Video content has become an integral part of the best e-learning content in the past few years. It’s easy to see why: Videos are ubiquitous on the internet. Almost everyone watches them. In fact, more than 80% of all internet traffic is video content. Plus, with the current widespread availability of mobile devices and cloud-based tools, video has become easily accessible. No matter whether you prefer to learn at home, on the move or in five-minute breaks in between shifts at work, video content has got you covered. What’s more, that ubiquity and availability of devices are becoming truly global. People across the world can access your e-learning courses – and pay you for the privilege of doing so – as long as your course content is carefully and accurately localised for their region. The e-learning market is due to be worth as much as £260 billion by 2025. Here’s how to use video to make sure your courses are getting you your fair share:
Why use videos in e-learning?
1) Video is the new normal
Video is the almost universally accepted way in which people like to receive information in the modern world. Whatever information you need, whatever you are trying to do – whether it’s learning a new language or locate a DIY fix for your home – odds on, a quick internet search will produce a video showing you how. People are used to this method of learning. Increasingly, they expect courses to include it.
2) It’s information-rich
If a picture is worth a thousand words, a video might be worth a million. You can pack a lot of information into even a very short video. Combined with its ubiquity, this makes video a highly effective learning tool.
3) Video is cost-effective
Hiring or operating physical training facilities like classrooms on an ongoing basis will soon start to drain your funds. By comparison, video is highly cost-effective.
4) It conveys behaviour and emotion
Modelling your behaviour on what you see is a practice which humans learn at a young age. Learning via video content takes advantage of that. In addition, a great deal of information is held within a person’s expression and through moving images. It’s much easier to convey behaviour through a video than it is on the page.
5) It’s convenient
Learning that can be done on demand is vital in the modern workplace. For example, giving employees the option to learn when they are feeling receptive rather than enforcing strict classroom learning – the details of which are often forgotten the moment they return to the floor or office – has far more effective outcomes.

(Dataset extract):
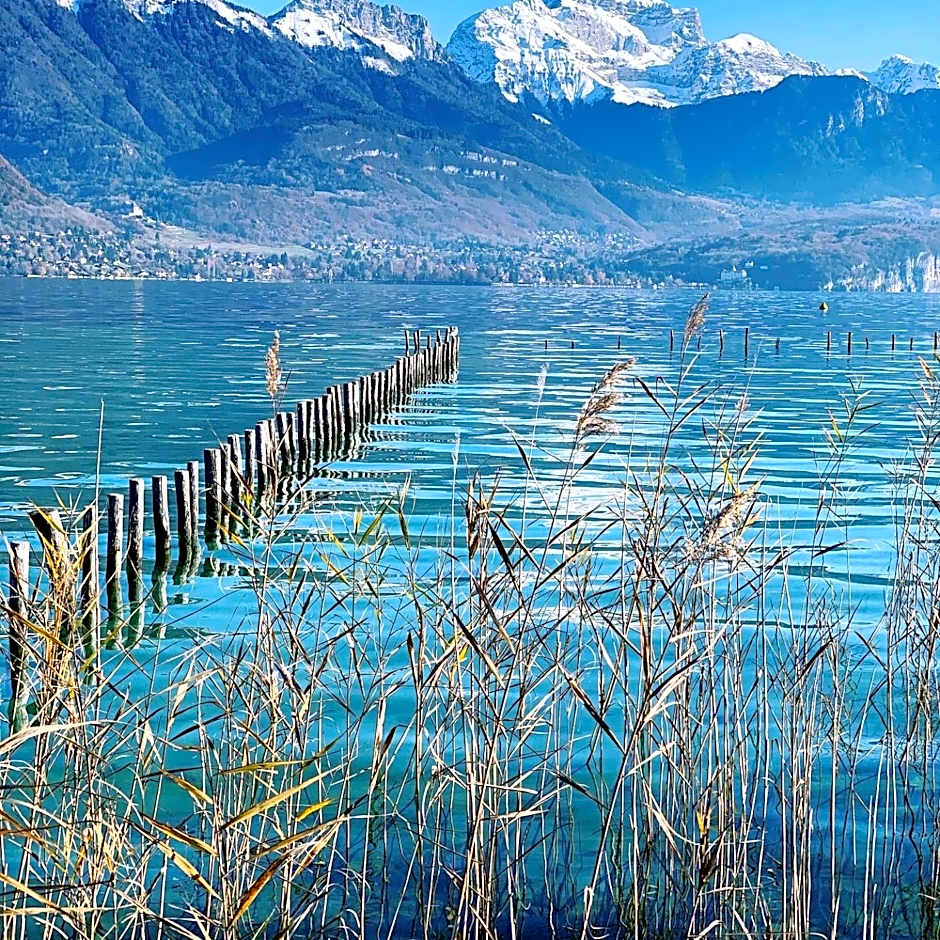 Hôtel Beauregard, The Originals Relais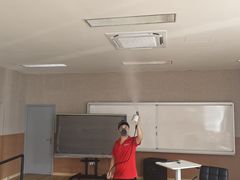 -浙大冰虫甲醛检测治理(闵行店)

(Aim of the exercise):
Resume the passage above on using video in e-learning courses, continuing it from its final sentence.

(Output of the task):
6) Video provides accessibility
Including videos in your e-learning courses greatly increases accessibility in the form of:
- Closed captioning and subtitles for the deaf and hard of hearing
- Support for people who find reading and writing difficult
- Offering easy access from mobile devices
When to use videos in e-learning
There are many instances when using a video makes particular sense. These include:
- As a prelude and warm-up to classroom-based sessions or group training, ensuring all participants have a certain base knowledge level.
- For increased knowledge retention and follow-up purposes.
- For distance-based and dispersed workers.
- As a complement to other learning methods.
- When you want to boost your reach or target a global audience.
How to use videos in e-learning
1) Long vs short – consider your content length
Keeping the duration of your videos short is the most effective approach for most topics. Bite-size learning – the breaking up of video content into very small, highly manageable chunks – is often said to be one of the most powerful forms of e-learning available. The ideal length of a training video is likely to be somewhere between one and four minutes, though there are exceptions. In order to keep to this length when your topic is a complex one, consider having several shorter videos instead of one lengthy one. Yet there are times when a longer video might be called for. If the content is emotional or you are trying to communicate different behaviours and perspectives, a longer length might be desirable. Your guiding principle should always be your audience and your goals for your content.
2) Tell a story
The possibility of using a storytelling approach which videos offer has started to be exploited by e-learning course creators as well as advertisers and marketers in recent years. Having a narrative will help your audience engage with your content as well as increasing knowledge retention rates. You can use things like musical cues and other techniques usually used in film and television to make information more memorable.
3) Use a mix of learning styles
Including text, infographics and other information in your e-learning videos can help to make them more effective. However, it is important to bear in mind your audience. Many people are either visual or auditory learners, so muddying the waters too much can lead to confusion. Always strive for a mix of learning styles which is clear and doesn’t use too much of any one element. For example, a screen full of text will be very off-putting to all but the most visual of learners.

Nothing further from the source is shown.